• **Fragmento proporcionado**:

::::::::

Ejemplos de grandes maestros

Ejemplos de grandes maestros

Presidente Thomas S. Monson
Primer Consejero de la Primera Presidencia

Reunión Mundial de Capacitación de Líderes
La enseñanza y el aprendizaje – 10 de febrero de 2007


Hemos escuchado a algunos de los más grandes maestros de la Iglesia, que nos han proporcionado una excelente per­cepción de muchos de los elementos y principios de la buena enseñanza.

Como se ha mencionado, en algu­nos aspectos todos somos maestros y tenemos el deber de enseñar de la mejor manera posible.

Me gustaría compartir con ustedes algunos ejemplos de per­sonas que he conocido, que han influido en mi vida y que me han enseñado lecciones importantes e inolvidables.

Todos tienen un relato

He estado pensando en una de nuestra Autoridades Generales eméri­ta, el élder Marion D. Hanks, que sobresalió en la enseñanza en semina­rio, en instituto y en la Iglesia en general. Él ha utilizado muchos méto­dos didácticos diferentes.

En una ocasión, el élder Hanks recorrió una misión y entrevistó a todo misionero que trabajaba en esa zona en particular. Yo había sido asignado a una zona contigua y el presidente de misión nos llevó en auto al élder Hanks y a mí al aero­puerto.

El élder Hanks le dijo al presidente de misión que había sido un privilegio para él haber hablado con cada uno de los misioneros y haberlos entrevis­tado. Nos contó que se sintió inspi­rado a pedirle a una misionera lo siguiente: “Hábleme sobre su misión y de cómo se sintió por haber sido lla­mada como misionera”.

Ella le dijo que su humilde padre, un campesino, se había sacrificado mucho voluntariamente por el Señor y Su reino. Ya estaba manteniendo a dos hijos en la misión el día en que habló con ella sobre sus callados deseos de ser misionera y le explicó cómo el Señor le había ayudado a prepararse para ayudarla.

::::::::

• **Registros guardados**:

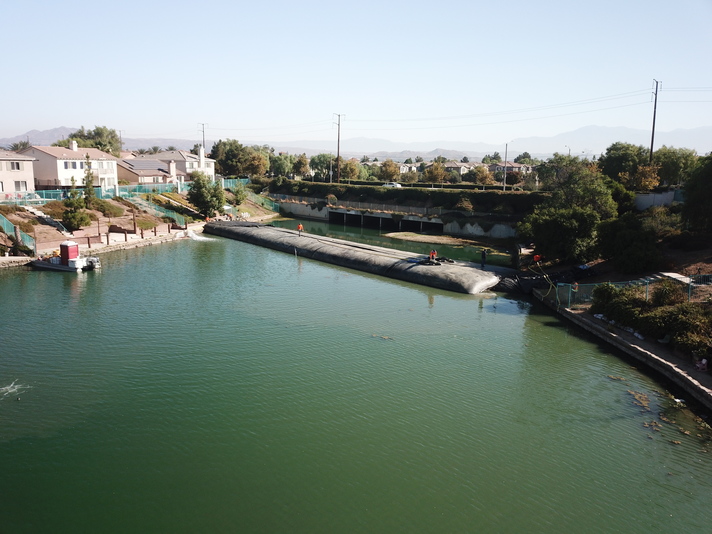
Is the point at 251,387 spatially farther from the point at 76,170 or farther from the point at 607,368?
the point at 76,170

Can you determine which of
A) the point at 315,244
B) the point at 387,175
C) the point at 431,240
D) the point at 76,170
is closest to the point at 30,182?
the point at 76,170

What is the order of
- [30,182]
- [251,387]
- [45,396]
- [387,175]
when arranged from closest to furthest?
[45,396], [251,387], [30,182], [387,175]

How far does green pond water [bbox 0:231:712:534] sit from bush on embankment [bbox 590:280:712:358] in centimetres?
257

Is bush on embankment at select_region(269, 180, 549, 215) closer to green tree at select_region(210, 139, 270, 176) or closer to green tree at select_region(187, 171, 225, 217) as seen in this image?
green tree at select_region(210, 139, 270, 176)

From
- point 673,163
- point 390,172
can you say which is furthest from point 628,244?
point 390,172

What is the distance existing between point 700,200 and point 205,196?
5494 centimetres

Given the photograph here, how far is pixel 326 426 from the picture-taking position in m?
19.2

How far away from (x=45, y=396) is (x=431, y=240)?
50.6m

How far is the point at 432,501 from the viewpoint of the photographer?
50.6 ft

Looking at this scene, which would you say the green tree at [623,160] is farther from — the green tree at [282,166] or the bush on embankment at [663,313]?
the green tree at [282,166]

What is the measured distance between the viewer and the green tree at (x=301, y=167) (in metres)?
114

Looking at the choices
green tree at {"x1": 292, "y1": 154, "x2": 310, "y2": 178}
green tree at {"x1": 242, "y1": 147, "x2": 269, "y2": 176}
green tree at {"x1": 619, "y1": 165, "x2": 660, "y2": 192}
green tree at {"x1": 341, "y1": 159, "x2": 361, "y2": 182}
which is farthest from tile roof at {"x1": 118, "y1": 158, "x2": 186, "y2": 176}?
green tree at {"x1": 619, "y1": 165, "x2": 660, "y2": 192}

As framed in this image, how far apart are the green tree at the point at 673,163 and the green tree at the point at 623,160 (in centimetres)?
348

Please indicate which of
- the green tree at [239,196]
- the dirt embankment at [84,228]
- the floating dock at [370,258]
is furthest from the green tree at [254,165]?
the dirt embankment at [84,228]
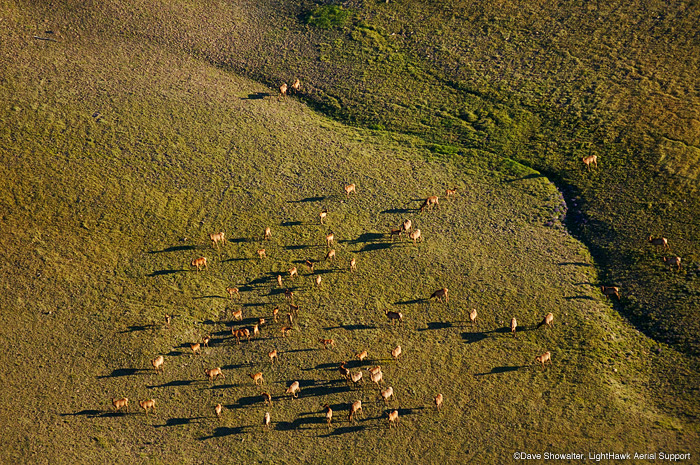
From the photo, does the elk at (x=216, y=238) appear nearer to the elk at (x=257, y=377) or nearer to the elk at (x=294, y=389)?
the elk at (x=257, y=377)

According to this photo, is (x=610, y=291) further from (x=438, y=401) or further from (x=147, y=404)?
(x=147, y=404)

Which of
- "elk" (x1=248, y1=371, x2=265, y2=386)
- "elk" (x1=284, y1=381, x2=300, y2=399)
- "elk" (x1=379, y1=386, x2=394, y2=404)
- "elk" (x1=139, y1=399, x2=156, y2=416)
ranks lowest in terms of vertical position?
"elk" (x1=139, y1=399, x2=156, y2=416)

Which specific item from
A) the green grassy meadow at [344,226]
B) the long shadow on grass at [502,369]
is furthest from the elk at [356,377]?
the long shadow on grass at [502,369]

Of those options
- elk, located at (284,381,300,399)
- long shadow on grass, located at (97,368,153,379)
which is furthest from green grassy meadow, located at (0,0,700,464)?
elk, located at (284,381,300,399)

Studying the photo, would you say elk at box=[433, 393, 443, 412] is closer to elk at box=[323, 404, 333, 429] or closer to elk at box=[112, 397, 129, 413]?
elk at box=[323, 404, 333, 429]

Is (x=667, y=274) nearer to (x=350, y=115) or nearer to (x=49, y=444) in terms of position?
(x=350, y=115)

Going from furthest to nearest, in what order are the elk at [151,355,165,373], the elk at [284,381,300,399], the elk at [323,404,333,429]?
the elk at [151,355,165,373] < the elk at [284,381,300,399] < the elk at [323,404,333,429]

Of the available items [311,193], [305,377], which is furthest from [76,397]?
[311,193]
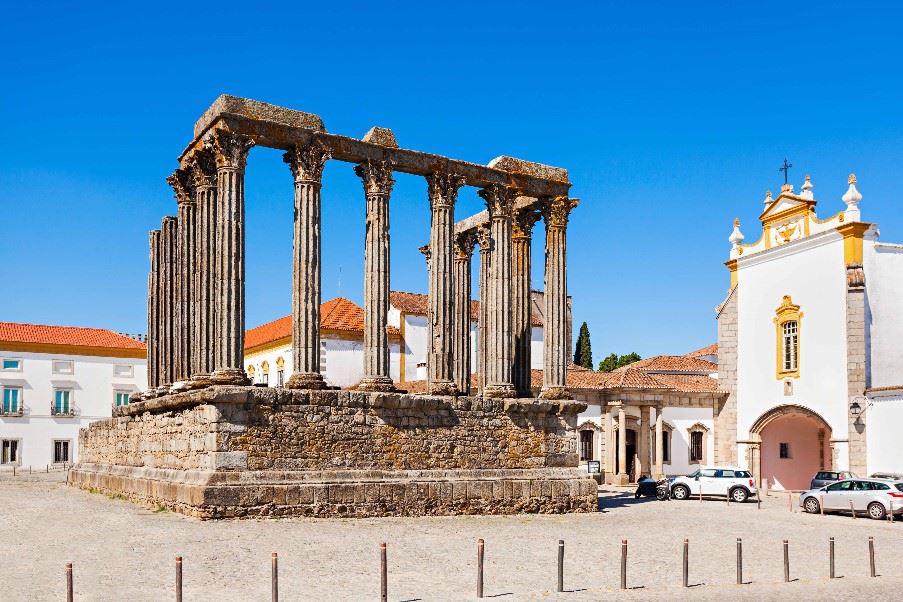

::::::::

• **Objetivo 1**:
Transcribe del fragmento sobre los grandes maestros el pasaje que empieza en "Reunión Mundial de" y termina en "la buena enseñanza.".
• **Objetivo 2**:
Enumera cada línea de los registros que contenga la palabra "does", distinguiendo entre mayúsculas y minúsculas.

• **Respuesta del ejercicio 1**:
Reunión Mundial de Capacitación de Líderes
La enseñanza y el aprendizaje – 10 de febrero de 2007


Hemos escuchado a algunos de los más grandes maestros de la Iglesia, que nos han proporcionado una excelente per­cepción de muchos de los elementos y principios de la buena enseñanza.

• **Respuesta del ejercicio 2**:
How far does green pond water [bbox 0:231:712:534] sit from bush on embankment [bbox 590:280:712:358] in centimetres?
From the photo, does the elk at (x=216, y=238) appear nearer to the elk at (x=257, y=377) or nearer to the elk at (x=294, y=389)?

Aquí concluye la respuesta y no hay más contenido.